Капитан, это бездна_ Капитан, это бездна_
несметных открывшихся звезд
Капитан, это бездна_ Капитан, это бездна_
небесной механики звёзд.

Послушай меня. Компас направь моей воле.
Мне пятнадцать лет, я не знаю любви,
нищеты, жизни, смерти, войны, -
                                             я свободен.
Я не был в Африке.
Я не видел моря.
Возьми меня юнгой на борт.
Я ещё могу стать великим совершенным,
святым, несравненным поэтом, увернуться от смерти,
не узнать вожделения, старости, боли,
достичь небывалой весны, -
                                            я свободен.
Я остаюсь ребёнком и богом.
Я приказываю: курс НОРД


***
Сосуд тумана и стекла –
                      прозрачна в сумерках земля.
Она - эпическая песнь
                      индейцев, предков, облаков
во время оно, время родов
                      горных пород и русел рек,
когда вода свой путь торила
                      внутри пещер и ледников

и выходила, обрываясь
                      с высоких скал, когда вулканы
вскипали лавой, и горели
                      большие трещины в земле,
во время оно, время родов
                      пустынь и моря, человек
мог стать звездой или травой
                      и обратиться в игуану.

Во время оно, когда боги
                      сражались, время сыновей
встававших на отцов, готовых
                      пожрать рождённое дитя,
когда на смену скудным травам
                      и камню появился лес
из можжевельника и граба,
                      полный невидимых зверей

и насекомых, где на ели
                      клёст вышелушивает семя
из шишки маленькой, где много
                      никем не узнанных растений,
во время оно, время первых
                      на побережьях поселений,
когда священную лосиху
                      тотемом избирало племя,

во время оно, когда царство
                      земли в той песне трав и звёзд
творилось каждым новым певчим
                      из сновидений и сказаний,
когда песнь-папоротник
                      и песнь-чёрный дрозд
впелись впервые
                      в песнь мирозданья,

тогда просило царство, чтобы
                      его Царя назвали имя.
Но говорят, что песнь сейчас
                      тверда, как лава, что остынет,
извергнувшись.
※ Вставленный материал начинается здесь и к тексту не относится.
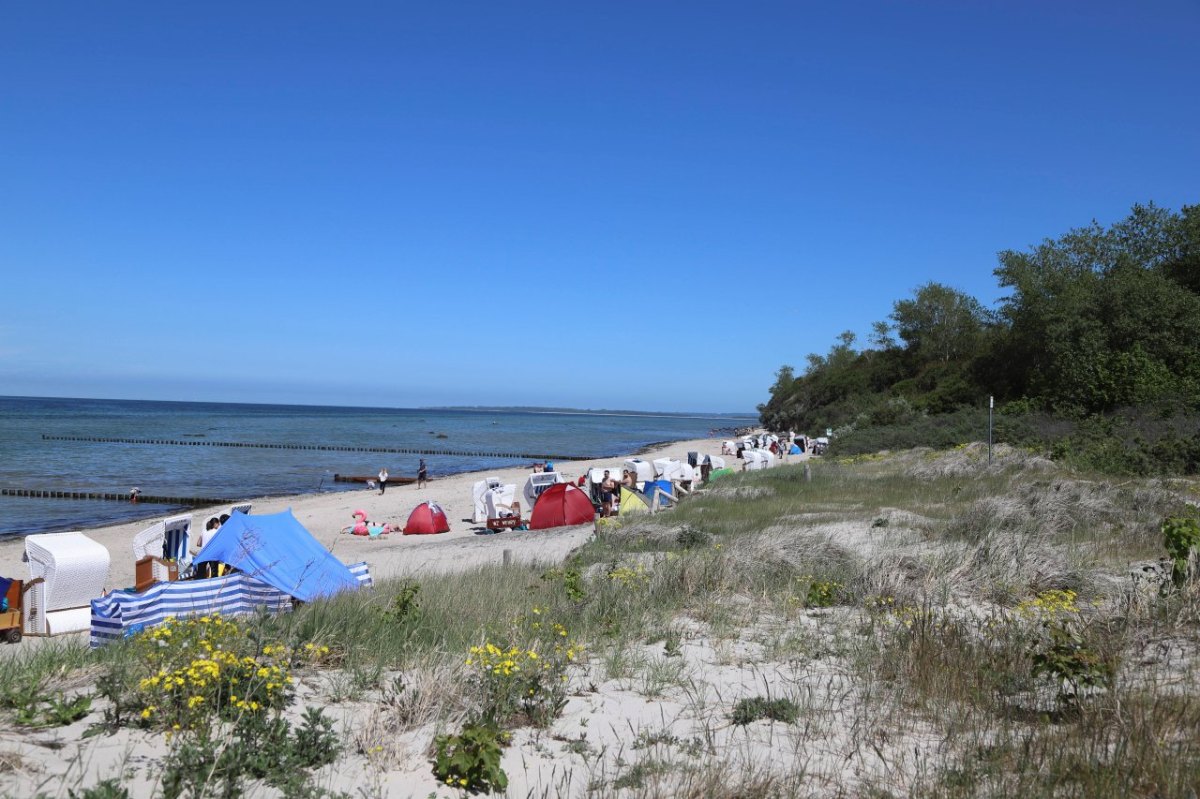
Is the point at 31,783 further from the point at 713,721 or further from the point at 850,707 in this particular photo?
the point at 850,707

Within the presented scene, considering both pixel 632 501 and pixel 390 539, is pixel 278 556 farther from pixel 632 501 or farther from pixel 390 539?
pixel 632 501

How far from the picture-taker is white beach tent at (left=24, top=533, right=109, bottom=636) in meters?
10.6

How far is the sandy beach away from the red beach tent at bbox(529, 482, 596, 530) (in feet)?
3.22

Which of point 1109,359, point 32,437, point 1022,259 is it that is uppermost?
point 1022,259

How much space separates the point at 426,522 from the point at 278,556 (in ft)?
35.7

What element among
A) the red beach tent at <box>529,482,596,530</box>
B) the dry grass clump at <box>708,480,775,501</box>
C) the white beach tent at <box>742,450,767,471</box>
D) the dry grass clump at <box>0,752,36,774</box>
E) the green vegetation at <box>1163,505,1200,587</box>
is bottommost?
the red beach tent at <box>529,482,596,530</box>

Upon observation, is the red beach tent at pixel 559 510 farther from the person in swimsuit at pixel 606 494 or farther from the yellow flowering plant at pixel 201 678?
the yellow flowering plant at pixel 201 678

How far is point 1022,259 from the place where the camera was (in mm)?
39125

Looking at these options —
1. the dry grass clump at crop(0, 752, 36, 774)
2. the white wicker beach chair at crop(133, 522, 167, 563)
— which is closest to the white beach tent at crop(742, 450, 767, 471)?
the white wicker beach chair at crop(133, 522, 167, 563)

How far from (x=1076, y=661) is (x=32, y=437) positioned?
74.8 m

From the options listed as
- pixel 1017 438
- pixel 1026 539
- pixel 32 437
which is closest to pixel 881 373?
pixel 1017 438

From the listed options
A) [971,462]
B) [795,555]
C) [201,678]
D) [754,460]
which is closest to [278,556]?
[201,678]

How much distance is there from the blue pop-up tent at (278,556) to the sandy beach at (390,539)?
1.30m

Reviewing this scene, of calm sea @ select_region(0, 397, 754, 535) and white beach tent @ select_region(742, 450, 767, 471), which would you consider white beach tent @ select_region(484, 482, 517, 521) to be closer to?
white beach tent @ select_region(742, 450, 767, 471)
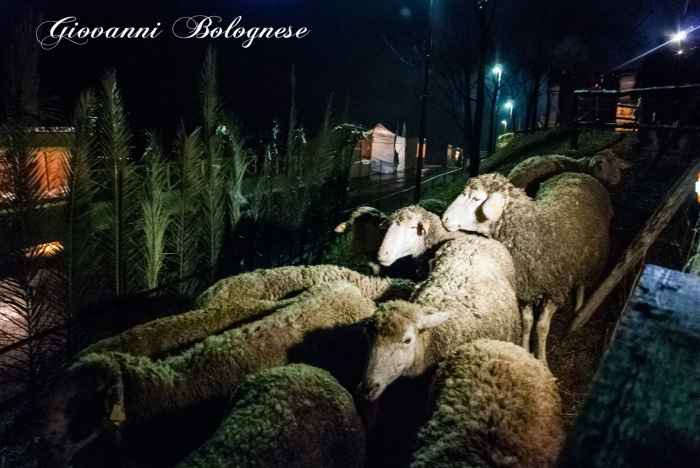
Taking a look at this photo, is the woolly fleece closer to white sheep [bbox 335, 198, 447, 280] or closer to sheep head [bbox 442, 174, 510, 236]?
sheep head [bbox 442, 174, 510, 236]

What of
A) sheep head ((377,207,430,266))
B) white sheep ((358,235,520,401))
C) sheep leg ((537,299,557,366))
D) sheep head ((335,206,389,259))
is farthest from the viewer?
sheep head ((335,206,389,259))

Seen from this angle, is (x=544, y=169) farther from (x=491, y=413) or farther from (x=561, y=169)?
(x=491, y=413)

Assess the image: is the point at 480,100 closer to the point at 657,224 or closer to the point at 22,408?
the point at 657,224

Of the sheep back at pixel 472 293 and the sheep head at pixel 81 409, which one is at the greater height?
the sheep back at pixel 472 293

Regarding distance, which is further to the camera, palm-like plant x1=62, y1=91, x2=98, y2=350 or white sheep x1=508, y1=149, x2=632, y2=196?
white sheep x1=508, y1=149, x2=632, y2=196

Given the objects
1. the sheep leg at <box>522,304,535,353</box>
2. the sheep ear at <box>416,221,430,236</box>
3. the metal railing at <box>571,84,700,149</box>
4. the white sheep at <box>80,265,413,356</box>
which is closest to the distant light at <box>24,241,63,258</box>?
the white sheep at <box>80,265,413,356</box>


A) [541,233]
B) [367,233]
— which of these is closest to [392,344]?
[541,233]

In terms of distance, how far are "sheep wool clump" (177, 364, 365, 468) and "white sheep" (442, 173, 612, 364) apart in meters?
2.63

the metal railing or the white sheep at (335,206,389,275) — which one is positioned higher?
the metal railing

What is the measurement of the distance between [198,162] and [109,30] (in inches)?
384

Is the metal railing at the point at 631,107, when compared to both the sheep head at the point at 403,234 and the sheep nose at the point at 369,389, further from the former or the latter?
the sheep nose at the point at 369,389

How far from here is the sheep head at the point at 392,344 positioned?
2.96 meters

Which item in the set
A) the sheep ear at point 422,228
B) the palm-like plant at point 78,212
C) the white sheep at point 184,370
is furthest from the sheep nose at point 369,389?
the palm-like plant at point 78,212

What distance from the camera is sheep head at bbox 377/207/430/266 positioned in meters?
5.30
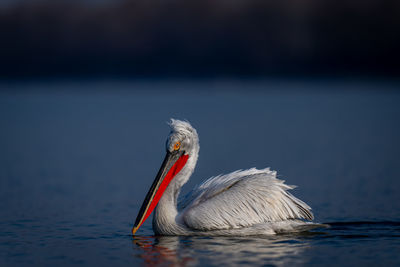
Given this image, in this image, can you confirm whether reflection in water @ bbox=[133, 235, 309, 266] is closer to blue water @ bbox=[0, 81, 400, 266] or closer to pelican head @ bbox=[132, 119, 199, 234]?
blue water @ bbox=[0, 81, 400, 266]

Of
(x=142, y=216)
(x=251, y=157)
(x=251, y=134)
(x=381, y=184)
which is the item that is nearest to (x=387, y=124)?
(x=251, y=134)

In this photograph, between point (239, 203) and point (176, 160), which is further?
point (176, 160)

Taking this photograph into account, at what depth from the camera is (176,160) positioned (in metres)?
7.84

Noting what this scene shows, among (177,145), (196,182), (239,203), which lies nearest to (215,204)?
(239,203)

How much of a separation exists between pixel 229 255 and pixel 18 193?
16.0ft

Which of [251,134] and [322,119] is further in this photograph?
[322,119]

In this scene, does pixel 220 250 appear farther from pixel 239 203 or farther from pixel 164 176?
pixel 164 176

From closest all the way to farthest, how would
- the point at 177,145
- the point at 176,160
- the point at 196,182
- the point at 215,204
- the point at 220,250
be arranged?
the point at 220,250
the point at 215,204
the point at 177,145
the point at 176,160
the point at 196,182

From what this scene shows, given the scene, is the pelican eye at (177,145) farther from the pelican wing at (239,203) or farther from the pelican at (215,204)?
the pelican wing at (239,203)

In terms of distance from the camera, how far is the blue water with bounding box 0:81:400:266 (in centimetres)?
686

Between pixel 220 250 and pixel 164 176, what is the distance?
1274 mm

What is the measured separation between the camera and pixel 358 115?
23953mm

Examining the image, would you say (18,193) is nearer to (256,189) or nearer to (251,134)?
(256,189)

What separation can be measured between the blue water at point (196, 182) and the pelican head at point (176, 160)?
0.50 metres
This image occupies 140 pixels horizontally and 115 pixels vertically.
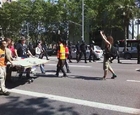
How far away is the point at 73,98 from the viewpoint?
309 inches

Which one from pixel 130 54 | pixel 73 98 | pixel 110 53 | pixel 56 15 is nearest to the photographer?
pixel 73 98

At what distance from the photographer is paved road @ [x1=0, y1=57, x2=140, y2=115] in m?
6.66

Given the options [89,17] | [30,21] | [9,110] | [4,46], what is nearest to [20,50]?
[4,46]

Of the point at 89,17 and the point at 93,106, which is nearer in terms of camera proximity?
the point at 93,106

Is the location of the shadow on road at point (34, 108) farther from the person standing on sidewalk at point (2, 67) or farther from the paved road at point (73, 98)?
the person standing on sidewalk at point (2, 67)

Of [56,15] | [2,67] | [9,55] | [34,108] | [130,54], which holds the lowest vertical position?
[34,108]

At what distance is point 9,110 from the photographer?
6793 mm

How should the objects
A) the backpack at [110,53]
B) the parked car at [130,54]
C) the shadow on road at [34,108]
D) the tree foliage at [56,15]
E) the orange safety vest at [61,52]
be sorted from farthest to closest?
1. the tree foliage at [56,15]
2. the parked car at [130,54]
3. the orange safety vest at [61,52]
4. the backpack at [110,53]
5. the shadow on road at [34,108]

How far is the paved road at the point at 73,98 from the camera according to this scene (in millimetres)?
6664

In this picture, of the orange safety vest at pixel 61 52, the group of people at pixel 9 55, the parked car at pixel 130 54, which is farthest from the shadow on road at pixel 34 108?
the parked car at pixel 130 54

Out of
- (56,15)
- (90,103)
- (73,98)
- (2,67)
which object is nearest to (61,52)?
(2,67)

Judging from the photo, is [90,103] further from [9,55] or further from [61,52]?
[61,52]

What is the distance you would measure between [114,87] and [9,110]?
148 inches

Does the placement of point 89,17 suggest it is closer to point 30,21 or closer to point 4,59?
point 30,21
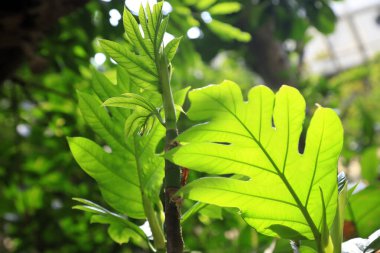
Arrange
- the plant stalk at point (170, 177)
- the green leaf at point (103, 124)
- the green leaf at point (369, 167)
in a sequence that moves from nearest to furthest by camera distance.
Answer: the plant stalk at point (170, 177)
the green leaf at point (103, 124)
the green leaf at point (369, 167)

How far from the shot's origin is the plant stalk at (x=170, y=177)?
32cm

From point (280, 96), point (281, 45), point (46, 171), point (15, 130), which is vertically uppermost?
point (280, 96)

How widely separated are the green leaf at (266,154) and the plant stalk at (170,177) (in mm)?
16

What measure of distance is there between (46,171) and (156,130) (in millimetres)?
→ 1048

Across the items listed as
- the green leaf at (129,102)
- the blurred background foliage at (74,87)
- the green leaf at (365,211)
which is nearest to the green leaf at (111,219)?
the green leaf at (129,102)

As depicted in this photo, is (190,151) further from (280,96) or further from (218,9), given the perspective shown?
(218,9)

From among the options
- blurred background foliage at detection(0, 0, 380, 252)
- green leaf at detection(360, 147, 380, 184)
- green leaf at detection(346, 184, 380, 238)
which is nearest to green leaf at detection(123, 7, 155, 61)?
green leaf at detection(346, 184, 380, 238)

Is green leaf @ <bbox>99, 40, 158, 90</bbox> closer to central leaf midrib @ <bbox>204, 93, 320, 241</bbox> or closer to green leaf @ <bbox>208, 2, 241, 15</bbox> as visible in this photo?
central leaf midrib @ <bbox>204, 93, 320, 241</bbox>

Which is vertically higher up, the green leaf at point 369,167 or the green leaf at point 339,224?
the green leaf at point 339,224

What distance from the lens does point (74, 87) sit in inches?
49.9

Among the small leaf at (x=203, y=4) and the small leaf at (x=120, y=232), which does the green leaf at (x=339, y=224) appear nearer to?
the small leaf at (x=120, y=232)

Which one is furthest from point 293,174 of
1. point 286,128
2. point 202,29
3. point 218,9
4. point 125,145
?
point 202,29

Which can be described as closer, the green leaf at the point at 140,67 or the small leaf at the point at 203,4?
the green leaf at the point at 140,67

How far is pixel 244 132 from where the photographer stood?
0.35 metres
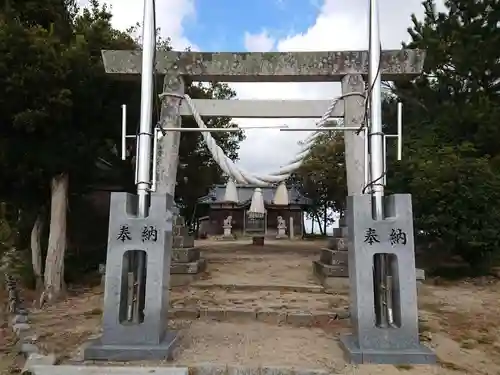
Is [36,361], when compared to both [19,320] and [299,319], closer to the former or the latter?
[19,320]

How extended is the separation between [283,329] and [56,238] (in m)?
5.10

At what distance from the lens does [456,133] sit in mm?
11836

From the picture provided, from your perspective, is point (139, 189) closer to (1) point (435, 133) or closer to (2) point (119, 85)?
(2) point (119, 85)

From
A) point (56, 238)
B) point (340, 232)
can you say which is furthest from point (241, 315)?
point (56, 238)

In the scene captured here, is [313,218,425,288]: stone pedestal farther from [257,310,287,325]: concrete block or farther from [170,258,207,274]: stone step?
[170,258,207,274]: stone step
Песнь стала персть
                      и кость, отбыв во время оно.
Отбыв? – но песнь звучит и днесь,
                      и Царь ждёт имени и трона.

***
рельсы-рельсы шпалы-шпалы
белый свет - цветочек алый
воздух, бездна, высота
в каменных бойницах небо
замурованные двери
там, где скальные тоннели.
что за хмели-повители
в этих брошенных местах!
балконы, окна, галереи
железнодорожных арок,
железнодорожный мост,
чайки, камень, ржа.
старая одноколейка
дореволюционная,
и дрезина, словно время,
укусив себя за хвост,
то туда, а то обратно
ездит, дребезжа.

соната из консервной банки

1
господи, взываю к тебе из консервной банки:
вели ей жезлом аароновым расцвесть -
садами в жестяных лучах и клёнах.

          -- я и сам жестяной,
и все вокруг жестяные клоуны,
в общем дела у меня примерно, как в танке,
то есть в консервной банке,
одним словом –
жесть.

гадал я и думал глупую нервную думу:
изнутри иль извне,
извне иль изнутри,
так ничего не понял.
серебряная рыбка умерла да и не воскресла.
должен я додумать проклятую думу,
чтобы больше никто не умер, а, кажется, не успею.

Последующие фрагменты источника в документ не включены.